For more information regarding the ResilienceTool, a full user guide is publically available as deliverable D3.7: “The ResilienceTool” of the SmartResilience project on the SmartResilience project’s website.

Main results

The European project SmartResilience has yielded five major break-through results:

1.    Method:
An innovative state-of-the art concept enabling quantitative assessment of resilience. The concept aims combines the advantages of approaches oriented towards the easy-to-understand communication of the assessments results (such as “resilience very high” or “resilience level red”) with the advantages of the in-depth assessment approaches, providing many, but often difficult to understand results (e.g. detailed textual reports from complex resilience exercises). This main elements of the indicator-based concept are the “resilience cube” at the top, and the assessment methodology allowing to (a) assess resilience in a given moment in time and monitor it over the time, (b) analyze it during a particular adverse effect scenario, (c) benchmark it, (d) stress-test it, (e) analyze it in a system of multiple infrastructures and, last but not least, (f) optimize it a transparent and intuitive way.
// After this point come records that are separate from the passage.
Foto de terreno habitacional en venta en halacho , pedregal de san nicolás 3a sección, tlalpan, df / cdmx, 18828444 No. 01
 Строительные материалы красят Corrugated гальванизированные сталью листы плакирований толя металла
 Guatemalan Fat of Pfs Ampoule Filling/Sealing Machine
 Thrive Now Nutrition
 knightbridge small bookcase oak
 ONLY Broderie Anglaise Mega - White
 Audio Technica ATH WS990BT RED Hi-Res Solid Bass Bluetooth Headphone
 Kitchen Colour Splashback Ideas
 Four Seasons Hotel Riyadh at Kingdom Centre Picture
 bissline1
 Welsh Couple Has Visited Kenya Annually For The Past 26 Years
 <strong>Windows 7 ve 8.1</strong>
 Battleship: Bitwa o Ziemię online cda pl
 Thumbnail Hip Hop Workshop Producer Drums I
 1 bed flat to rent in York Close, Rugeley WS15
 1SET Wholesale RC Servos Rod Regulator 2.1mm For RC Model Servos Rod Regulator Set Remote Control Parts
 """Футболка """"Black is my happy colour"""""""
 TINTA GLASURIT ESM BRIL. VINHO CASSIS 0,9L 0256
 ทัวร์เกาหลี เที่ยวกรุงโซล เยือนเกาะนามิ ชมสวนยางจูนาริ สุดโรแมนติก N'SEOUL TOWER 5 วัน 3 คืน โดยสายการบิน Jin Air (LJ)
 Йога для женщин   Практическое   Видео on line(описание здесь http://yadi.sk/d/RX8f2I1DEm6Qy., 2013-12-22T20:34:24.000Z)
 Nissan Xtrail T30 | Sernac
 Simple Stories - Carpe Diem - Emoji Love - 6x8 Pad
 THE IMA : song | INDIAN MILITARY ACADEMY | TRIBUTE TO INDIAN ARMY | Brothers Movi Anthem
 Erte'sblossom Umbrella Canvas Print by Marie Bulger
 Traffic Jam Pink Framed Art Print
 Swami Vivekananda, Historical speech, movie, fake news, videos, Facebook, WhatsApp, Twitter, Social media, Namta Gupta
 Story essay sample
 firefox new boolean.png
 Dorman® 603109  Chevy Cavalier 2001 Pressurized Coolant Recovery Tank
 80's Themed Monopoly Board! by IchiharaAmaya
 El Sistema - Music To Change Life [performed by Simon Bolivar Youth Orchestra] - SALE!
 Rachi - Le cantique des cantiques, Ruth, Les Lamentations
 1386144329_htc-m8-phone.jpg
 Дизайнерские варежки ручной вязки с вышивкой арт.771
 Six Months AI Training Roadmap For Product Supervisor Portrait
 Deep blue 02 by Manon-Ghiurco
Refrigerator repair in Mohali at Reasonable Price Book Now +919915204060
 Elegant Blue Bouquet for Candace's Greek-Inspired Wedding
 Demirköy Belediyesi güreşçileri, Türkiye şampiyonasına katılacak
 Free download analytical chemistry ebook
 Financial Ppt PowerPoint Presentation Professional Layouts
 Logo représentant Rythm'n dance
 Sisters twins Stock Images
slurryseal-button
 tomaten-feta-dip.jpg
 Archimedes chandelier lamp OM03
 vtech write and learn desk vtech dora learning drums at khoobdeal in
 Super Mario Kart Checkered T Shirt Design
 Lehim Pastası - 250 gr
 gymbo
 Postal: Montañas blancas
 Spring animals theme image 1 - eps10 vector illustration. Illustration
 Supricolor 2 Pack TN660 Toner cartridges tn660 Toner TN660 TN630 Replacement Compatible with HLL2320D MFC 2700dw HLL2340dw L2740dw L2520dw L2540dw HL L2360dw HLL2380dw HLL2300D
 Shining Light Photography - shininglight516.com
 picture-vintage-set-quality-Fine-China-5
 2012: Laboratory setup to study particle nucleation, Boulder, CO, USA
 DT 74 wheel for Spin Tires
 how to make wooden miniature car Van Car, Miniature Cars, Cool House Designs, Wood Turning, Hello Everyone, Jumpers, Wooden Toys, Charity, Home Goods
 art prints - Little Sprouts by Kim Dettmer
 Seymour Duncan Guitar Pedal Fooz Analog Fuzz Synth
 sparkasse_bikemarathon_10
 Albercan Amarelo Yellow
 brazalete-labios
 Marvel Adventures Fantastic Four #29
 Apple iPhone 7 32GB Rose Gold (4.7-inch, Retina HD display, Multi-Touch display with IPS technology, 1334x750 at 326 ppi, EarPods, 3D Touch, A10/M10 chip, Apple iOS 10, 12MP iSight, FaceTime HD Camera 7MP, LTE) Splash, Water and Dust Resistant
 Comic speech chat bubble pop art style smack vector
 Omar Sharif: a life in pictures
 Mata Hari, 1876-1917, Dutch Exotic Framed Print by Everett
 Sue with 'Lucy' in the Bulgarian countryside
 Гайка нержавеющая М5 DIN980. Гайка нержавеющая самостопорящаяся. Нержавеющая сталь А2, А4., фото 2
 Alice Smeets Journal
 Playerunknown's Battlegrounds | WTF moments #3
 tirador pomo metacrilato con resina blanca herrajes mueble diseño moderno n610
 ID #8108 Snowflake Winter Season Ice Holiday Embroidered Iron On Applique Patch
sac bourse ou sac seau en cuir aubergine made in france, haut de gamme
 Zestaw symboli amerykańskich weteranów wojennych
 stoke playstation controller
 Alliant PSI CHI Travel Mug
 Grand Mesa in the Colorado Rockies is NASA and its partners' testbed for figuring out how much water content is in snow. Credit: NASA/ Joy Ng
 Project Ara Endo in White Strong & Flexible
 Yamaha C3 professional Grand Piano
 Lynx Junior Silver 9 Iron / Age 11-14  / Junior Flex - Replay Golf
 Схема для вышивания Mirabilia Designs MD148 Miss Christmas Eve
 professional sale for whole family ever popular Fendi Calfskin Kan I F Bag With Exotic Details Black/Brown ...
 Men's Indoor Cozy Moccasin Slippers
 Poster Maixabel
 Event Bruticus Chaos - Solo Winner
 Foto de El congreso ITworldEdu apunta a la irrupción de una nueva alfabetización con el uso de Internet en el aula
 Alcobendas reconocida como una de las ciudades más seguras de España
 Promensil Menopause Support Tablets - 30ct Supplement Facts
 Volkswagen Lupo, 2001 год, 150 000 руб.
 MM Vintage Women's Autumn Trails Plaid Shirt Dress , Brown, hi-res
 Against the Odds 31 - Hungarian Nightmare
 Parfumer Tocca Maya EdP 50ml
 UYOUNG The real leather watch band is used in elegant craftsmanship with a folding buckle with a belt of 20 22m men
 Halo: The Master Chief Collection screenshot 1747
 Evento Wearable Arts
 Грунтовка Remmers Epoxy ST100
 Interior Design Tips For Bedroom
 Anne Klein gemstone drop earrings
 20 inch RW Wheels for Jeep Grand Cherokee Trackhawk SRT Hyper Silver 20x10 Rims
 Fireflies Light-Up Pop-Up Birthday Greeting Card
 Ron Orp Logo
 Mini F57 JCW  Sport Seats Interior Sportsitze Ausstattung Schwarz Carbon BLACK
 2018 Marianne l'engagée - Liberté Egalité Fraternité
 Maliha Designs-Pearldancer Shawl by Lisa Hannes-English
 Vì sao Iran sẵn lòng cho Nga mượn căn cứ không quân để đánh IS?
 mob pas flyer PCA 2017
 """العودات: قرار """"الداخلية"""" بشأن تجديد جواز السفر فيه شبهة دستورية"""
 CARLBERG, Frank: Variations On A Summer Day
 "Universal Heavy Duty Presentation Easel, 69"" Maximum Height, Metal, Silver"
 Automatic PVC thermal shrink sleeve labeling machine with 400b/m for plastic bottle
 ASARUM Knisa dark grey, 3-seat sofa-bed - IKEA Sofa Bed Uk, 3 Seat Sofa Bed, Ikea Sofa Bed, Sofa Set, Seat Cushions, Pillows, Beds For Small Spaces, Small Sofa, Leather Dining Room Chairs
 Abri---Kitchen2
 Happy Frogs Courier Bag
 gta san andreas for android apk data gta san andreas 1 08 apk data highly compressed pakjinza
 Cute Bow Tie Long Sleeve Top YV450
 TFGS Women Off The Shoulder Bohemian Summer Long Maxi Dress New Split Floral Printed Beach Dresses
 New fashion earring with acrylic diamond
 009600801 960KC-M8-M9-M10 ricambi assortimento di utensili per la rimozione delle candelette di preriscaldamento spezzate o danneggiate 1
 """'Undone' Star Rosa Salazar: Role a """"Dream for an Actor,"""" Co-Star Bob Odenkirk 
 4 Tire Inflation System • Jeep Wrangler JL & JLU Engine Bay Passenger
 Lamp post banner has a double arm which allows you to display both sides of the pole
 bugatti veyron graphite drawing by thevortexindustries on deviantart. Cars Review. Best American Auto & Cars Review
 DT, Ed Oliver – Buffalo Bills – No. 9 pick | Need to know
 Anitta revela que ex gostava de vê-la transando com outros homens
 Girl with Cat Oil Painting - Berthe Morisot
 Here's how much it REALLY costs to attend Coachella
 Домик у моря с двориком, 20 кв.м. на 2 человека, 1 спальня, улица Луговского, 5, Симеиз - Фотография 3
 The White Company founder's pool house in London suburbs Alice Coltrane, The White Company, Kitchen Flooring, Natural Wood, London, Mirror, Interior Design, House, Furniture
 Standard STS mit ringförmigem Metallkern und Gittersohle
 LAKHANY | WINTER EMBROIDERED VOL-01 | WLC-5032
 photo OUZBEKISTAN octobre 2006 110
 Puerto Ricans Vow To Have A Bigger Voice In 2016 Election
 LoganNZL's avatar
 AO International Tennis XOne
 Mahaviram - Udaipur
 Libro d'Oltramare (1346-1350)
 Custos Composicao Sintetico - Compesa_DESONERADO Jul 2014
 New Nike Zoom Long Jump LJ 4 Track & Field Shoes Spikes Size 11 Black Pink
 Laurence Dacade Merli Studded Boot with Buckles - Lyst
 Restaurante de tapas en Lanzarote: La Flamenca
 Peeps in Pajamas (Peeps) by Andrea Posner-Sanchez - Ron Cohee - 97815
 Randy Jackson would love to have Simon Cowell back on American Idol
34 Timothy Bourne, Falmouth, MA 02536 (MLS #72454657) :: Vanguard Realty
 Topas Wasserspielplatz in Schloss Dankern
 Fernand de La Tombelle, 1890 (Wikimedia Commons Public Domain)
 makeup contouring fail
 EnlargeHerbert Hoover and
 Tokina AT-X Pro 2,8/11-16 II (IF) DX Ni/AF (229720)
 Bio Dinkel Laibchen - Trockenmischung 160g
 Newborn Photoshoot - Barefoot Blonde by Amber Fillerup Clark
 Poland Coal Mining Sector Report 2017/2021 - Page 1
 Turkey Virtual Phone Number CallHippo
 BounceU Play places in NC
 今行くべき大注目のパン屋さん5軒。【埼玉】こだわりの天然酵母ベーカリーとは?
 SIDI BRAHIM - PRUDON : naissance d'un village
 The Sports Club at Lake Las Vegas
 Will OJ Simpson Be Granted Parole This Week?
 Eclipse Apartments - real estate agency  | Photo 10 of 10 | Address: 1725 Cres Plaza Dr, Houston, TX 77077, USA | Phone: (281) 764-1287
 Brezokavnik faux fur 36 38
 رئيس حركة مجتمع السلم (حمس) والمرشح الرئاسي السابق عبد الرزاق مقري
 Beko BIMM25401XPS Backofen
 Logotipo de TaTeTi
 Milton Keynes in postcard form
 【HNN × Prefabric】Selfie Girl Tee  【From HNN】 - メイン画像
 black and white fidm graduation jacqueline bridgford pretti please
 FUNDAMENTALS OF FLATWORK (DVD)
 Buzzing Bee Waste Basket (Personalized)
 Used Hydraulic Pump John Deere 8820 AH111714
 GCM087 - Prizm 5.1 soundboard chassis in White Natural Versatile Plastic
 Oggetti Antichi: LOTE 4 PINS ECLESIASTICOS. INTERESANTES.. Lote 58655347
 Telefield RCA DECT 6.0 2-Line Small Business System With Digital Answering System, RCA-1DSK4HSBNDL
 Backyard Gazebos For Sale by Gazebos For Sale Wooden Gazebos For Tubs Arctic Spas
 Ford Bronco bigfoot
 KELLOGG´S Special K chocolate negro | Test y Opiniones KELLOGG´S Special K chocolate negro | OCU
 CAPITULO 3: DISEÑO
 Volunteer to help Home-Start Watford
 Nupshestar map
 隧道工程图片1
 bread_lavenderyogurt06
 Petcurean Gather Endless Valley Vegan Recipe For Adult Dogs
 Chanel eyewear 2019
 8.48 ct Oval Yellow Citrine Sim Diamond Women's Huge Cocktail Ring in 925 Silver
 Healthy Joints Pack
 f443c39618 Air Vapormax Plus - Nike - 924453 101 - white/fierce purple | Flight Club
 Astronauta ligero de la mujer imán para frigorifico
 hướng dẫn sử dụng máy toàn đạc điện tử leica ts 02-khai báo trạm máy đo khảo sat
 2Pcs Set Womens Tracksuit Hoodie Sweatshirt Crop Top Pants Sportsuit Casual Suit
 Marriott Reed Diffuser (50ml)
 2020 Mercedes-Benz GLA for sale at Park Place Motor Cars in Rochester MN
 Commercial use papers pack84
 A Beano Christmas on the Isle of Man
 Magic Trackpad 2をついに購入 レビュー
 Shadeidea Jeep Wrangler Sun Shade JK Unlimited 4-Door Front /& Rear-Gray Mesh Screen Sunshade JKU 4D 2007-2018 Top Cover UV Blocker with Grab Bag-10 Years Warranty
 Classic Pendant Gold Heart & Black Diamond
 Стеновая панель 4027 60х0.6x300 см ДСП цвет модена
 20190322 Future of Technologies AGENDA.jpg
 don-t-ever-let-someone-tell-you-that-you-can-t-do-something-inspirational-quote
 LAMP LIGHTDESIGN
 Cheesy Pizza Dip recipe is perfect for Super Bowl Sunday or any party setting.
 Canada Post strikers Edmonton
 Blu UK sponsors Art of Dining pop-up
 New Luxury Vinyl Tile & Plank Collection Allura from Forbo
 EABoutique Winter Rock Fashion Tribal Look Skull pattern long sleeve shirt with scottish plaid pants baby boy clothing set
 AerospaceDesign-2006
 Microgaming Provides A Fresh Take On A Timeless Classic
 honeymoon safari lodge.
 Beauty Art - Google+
The concept is public, presented in publications and presentation and is being summarized in a book under preparation with the publisher (Springer).


2.    Tool:
The concept is applied within a web-based system, the main elements of which are the resilience indicator database (over 4,000 indicators available, over 3,000 indicators and almost 1,000 issues), the web-suite of tools (over 20different, combining those pertinent and developed within SmartResilience project with the “” external” ones) and repository of the application cases, the later in itself supporting future analyses.


3.    Applications:
The concept has been practically applied in 19 case studies in which over 300 different resilience assessments were made, about 30% of those made for the stakeholders outside the project (e.g. in other DRS EU projects or the institutions supporting the partners in the projects – e.g. ministries). The concept has been discussed and agreed with over 50 different organizational stakeholders, setup at 7 external-to-the-project “MySmartResilience” sub-sites.